El menor lo observaba seriamente, su mirada era atenta y decidida, cuando Irving terminó de hablar, colocó su mano en su hombro.
—Yo también lucharé Irving, quiero matar a los sabios tanto o más que tú, llévame contigo, no te defraudaré, quiero luchar a tu lado.
Los ojos grises de Irving le dirigieron una mirada furiosa, sacó la cuchilla que llevaba escondido en su saco y la apuntó al cuello del menor.
—Escúchame imbécil, y escúchame bien porque esta será la única vez que lo diré, esto va más allá de tú entendimiento y tú poder, si te entrometes lo único que harás será entorpecernos y si te metes en mi camino Kris no dudaré en matarte —alejó la cuchilla de su cuello— Te he contado todo esto porque quería que supieras la verdad, tú destino es dirigir los pasos de la próxima generación de alquimistas, necesito que mantengas la unión con los Adler, que se apoyen y que luchen por un futuro mejor, es tu deber, tuyo y de Dominic, ustedes son la clave Kris, mantén tu cabeza en ello ¡Te necesito! —le rogó Irving— es la última advertencia que te daré, aléjate de todo este asunto.

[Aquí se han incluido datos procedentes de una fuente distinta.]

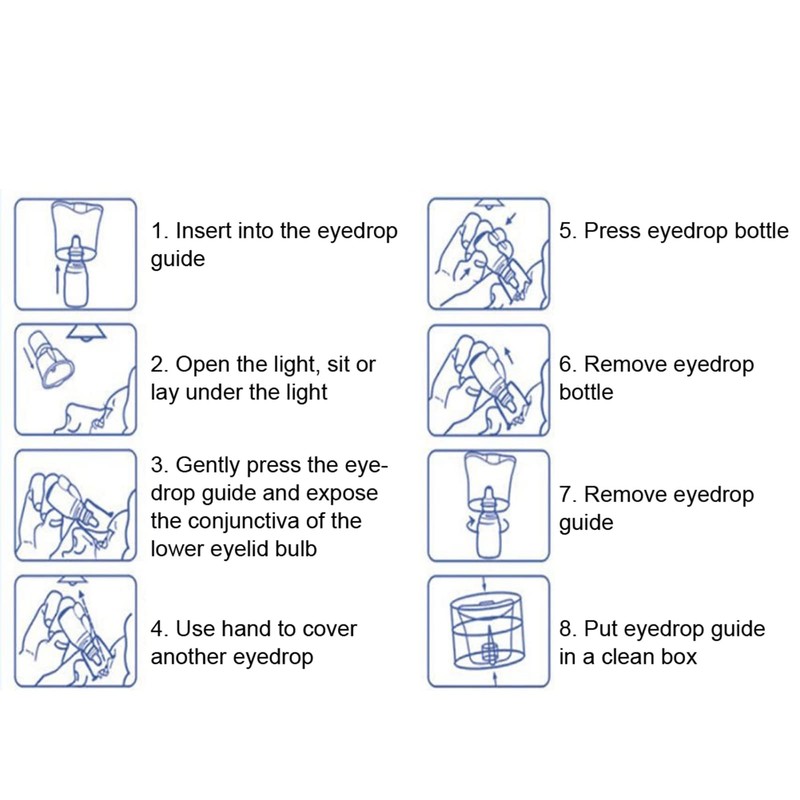 1. Insert into the eyedrop guide

2. Open the light, sit or lay under the light

3. Gently press the eyedrop guide and expose the conjunctiva of the lower eyelid bulb

4. Use hand to cover another eyedrop

5. Press eyedrop bottle

6. Remove eyedrop bottle

7. Remove eyedrop guide

8. Put eyedrop guide in a clean box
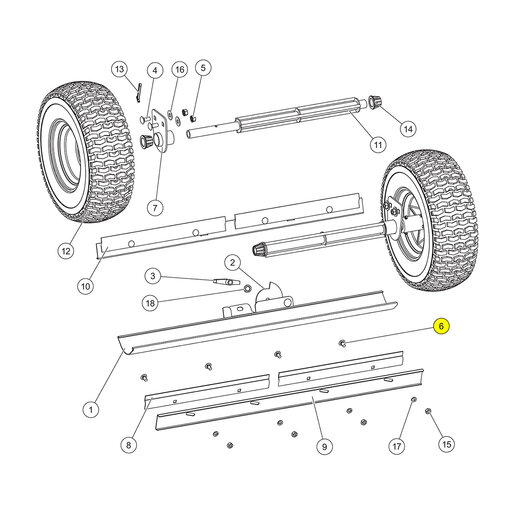 13
4
16
5
14
11
7
12
10
2
3
18
6
1
8
9
17
15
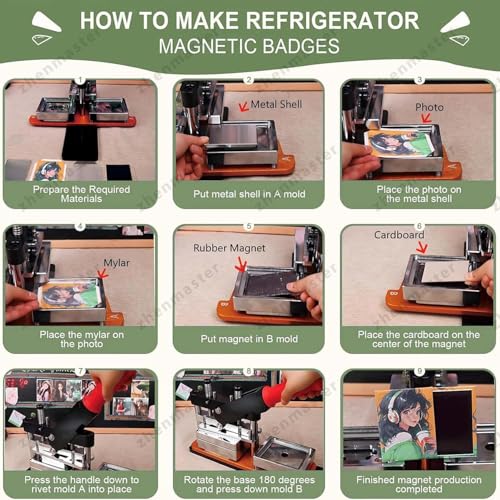 HOW TO MAKE REFRIGERATOR
MAGNETIC BADGES

1
Prepare the Required Materials

2
Metal Shell
Put metal shell in A mold

3
Photo
Place the photo on the metal shell

4
Mylar
Place the mylar on the photo

5
Rubber Magnet
Put magnet in B mold

6
Cardboard
Place the cardboard on the center of the magnet

7
Press the handle down to rivet mold A into place

8
Rotate the base 180 degrees and press down mold B

9
Finished magnet production completed

zhenmaster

Si no lo haces terminarás muerto de una u otra forma.
Irving se fue alejando de a poco.
— No me busques... —le advirtió y luego desapareció entre la multitud.

#48

—Señor, me llamó…—dijo Egon apareciendo desde las sombras en la habitación de Eren.
El paladín se estaba terminando de vestir. En unas pocas horas marcharía hacia la casa de Zafiro Novak en busca del inmortal.
—Sí, así es, seré breve ya que no tenemos mucho tiempo. Desde ya debes saber que este encuentro debe ser secreto y nadie debe saber que has venido a mi cuarto y que hemos tenido esta charla.
—Así será mi señor, sabe que puede contar con mi total discreción.
—Muy bien Egon, tengo completa confianza en ti, y sé que nunca me traicionarías. Debo pedirte que hagas algo por mí, algo muy importante. Es algo imprescindible, debes cumplirlo por el bien de todos. Necesito que mates a Alexis Novak.
Egon los observó desconcertado
—¿Qué? No… No comprendo Eren ¿Por qué me pide algo así mi señor? Si hago eso los sabios…
—Alexis Novak es un ser muy peligroso, su sola existencia podría poner en peligro a la humanidad. No debemos permitir que nadie ponga las manos en un poder tan terrible, ni siquiera los sabios. Debemos destruirlo aunque eso nos cueste nuestras vidas ¿Entiendes? No debes hacer más preguntas Egon, no debes saber nada más, solo hacer lo que te pido.
Eren se terminó de acomodar la túnica y observó a Egon a los ojos
—Se nos acaba el tiempo, necesito saber que cumplirás con lo que te he pedido.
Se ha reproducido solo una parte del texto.